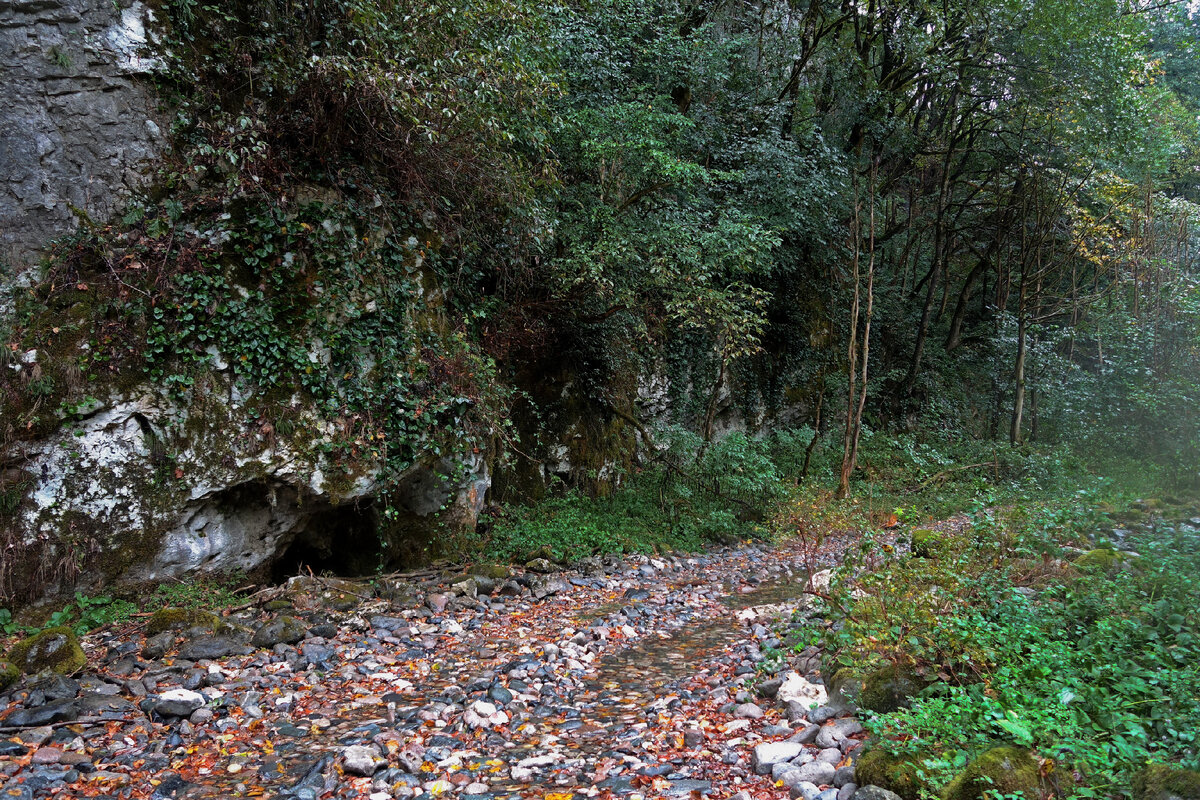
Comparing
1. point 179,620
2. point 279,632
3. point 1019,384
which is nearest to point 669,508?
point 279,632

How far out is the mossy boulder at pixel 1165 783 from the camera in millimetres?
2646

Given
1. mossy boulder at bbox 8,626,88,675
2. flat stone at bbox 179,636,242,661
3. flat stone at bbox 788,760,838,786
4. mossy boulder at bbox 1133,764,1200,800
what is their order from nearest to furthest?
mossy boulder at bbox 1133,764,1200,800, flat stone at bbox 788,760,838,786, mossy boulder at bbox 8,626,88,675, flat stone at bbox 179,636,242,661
★ ★ ★ ★ ★
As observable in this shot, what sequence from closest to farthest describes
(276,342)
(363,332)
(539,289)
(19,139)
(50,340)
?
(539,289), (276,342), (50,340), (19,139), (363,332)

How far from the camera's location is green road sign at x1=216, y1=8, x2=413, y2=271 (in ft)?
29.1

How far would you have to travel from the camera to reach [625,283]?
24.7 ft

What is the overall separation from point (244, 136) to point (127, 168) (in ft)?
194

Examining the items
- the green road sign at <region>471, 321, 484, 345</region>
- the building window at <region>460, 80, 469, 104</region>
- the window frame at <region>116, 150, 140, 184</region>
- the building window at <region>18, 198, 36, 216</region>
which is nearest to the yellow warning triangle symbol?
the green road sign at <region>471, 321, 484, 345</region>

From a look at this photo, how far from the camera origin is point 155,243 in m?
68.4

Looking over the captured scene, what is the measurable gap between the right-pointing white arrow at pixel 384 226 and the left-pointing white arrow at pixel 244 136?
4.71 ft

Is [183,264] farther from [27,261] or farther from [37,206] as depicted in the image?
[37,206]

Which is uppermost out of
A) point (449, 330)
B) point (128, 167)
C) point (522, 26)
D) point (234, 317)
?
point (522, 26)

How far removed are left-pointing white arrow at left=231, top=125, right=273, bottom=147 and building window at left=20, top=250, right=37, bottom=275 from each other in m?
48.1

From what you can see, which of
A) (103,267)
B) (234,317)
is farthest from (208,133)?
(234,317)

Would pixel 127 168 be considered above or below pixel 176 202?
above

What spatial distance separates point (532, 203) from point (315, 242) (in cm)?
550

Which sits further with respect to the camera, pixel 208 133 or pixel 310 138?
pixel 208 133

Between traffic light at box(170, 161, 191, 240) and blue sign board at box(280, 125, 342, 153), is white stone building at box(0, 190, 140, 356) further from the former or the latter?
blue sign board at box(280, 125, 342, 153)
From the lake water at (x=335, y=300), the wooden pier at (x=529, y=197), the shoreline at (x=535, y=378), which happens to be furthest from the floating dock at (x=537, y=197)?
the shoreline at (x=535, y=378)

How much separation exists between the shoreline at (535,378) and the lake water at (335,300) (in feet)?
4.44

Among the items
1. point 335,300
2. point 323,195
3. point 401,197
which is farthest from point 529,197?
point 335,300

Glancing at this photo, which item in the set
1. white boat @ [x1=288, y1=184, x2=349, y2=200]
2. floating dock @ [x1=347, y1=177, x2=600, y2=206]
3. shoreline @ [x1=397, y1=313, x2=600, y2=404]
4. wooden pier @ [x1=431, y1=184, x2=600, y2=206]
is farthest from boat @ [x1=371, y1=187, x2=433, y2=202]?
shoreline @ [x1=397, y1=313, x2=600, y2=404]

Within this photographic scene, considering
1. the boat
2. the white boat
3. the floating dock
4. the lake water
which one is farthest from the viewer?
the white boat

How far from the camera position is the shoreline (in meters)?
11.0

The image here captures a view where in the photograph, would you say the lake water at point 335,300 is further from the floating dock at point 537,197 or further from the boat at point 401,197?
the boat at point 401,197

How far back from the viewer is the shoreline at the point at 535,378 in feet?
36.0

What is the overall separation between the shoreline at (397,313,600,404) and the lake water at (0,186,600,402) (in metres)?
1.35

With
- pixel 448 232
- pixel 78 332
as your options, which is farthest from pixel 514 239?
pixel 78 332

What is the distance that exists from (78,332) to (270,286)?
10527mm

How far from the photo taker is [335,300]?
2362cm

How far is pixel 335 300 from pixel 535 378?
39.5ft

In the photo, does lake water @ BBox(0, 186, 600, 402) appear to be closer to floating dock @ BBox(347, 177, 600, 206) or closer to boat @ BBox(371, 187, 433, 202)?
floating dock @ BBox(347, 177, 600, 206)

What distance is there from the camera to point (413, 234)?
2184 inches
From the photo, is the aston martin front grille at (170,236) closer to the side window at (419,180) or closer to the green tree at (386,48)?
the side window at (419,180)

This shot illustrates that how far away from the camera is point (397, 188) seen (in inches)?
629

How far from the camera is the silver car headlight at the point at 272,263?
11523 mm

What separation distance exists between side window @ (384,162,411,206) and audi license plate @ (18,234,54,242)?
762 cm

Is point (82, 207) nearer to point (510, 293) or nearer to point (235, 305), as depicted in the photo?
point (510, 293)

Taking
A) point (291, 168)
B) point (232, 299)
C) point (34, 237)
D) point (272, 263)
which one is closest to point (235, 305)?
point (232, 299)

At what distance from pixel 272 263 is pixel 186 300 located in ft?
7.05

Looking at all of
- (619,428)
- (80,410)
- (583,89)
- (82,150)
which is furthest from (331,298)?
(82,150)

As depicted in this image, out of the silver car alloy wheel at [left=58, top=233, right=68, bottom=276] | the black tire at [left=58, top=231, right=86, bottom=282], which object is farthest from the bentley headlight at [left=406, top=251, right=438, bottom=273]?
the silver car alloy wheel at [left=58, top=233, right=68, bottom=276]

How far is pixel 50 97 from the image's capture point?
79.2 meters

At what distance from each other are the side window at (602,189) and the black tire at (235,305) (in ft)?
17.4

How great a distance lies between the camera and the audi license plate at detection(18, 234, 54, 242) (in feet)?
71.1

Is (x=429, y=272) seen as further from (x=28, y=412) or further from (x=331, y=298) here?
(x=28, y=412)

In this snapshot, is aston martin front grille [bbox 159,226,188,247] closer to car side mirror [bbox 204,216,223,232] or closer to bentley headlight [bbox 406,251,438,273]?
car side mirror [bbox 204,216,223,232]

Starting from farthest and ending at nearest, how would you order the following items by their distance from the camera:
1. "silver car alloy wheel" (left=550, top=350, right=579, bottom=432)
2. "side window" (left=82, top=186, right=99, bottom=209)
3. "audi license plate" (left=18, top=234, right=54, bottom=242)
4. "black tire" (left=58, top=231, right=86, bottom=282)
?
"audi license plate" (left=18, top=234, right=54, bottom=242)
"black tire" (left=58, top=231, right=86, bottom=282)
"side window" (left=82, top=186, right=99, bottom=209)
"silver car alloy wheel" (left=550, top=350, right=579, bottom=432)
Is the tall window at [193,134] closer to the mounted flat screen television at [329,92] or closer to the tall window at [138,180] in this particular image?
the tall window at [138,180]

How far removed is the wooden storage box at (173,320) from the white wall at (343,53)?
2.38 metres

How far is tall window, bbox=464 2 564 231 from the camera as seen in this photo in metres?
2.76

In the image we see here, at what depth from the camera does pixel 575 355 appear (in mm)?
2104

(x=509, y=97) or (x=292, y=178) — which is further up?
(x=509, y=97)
★ ★ ★ ★ ★
Task directions
Update the items from the line containing "Is point (82, 207)" through the line containing "2.38 metres" by changing "nearer" to "closer", and give back only those lines with everything else left as it is.

Solution to this problem
Is point (82, 207) closer to point (510, 293) or closer to point (235, 305), as depicted in the photo?
point (510, 293)

Taking
A) point (291, 168)
B) point (232, 299)
C) point (34, 237)
D) point (272, 263)
which one is closest to point (235, 305)?
point (232, 299)

At what distance from pixel 272 263 is pixel 186 300 located in ft?
7.05

Looking at all of
- (619,428)
- (80,410)
- (583,89)
- (82,150)
which is furthest from (331,298)?
(82,150)

As depicted in this image, out of the silver car alloy wheel at [left=58, top=233, right=68, bottom=276] | the black tire at [left=58, top=231, right=86, bottom=282], which object is farthest from the bentley headlight at [left=406, top=251, right=438, bottom=273]?
the silver car alloy wheel at [left=58, top=233, right=68, bottom=276]

How far is pixel 50 97 from the image's capture point?
79.2 meters

At what distance from each other are the side window at (602,189) and the black tire at (235,305) (in ft)?
17.4

How great a distance lies between the camera and the audi license plate at detection(18, 234, 54, 242) (in feet)?
71.1

Is (x=429, y=272) seen as further from (x=28, y=412) or further from (x=331, y=298) here?
(x=28, y=412)

In this snapshot, is aston martin front grille [bbox 159,226,188,247] closer to car side mirror [bbox 204,216,223,232] or closer to bentley headlight [bbox 406,251,438,273]?
car side mirror [bbox 204,216,223,232]

Starting from farthest and ending at nearest, how would you order the following items by their distance from the camera:
1. "silver car alloy wheel" (left=550, top=350, right=579, bottom=432)
2. "side window" (left=82, top=186, right=99, bottom=209)
3. "audi license plate" (left=18, top=234, right=54, bottom=242)
4. "black tire" (left=58, top=231, right=86, bottom=282)
?
"audi license plate" (left=18, top=234, right=54, bottom=242)
"black tire" (left=58, top=231, right=86, bottom=282)
"side window" (left=82, top=186, right=99, bottom=209)
"silver car alloy wheel" (left=550, top=350, right=579, bottom=432)
Is the tall window at [193,134] closer to the mounted flat screen television at [329,92] or closer to the tall window at [138,180] in this particular image?
the tall window at [138,180]

How far removed is the wooden storage box at (173,320) from the white wall at (343,53)?
2.38 metres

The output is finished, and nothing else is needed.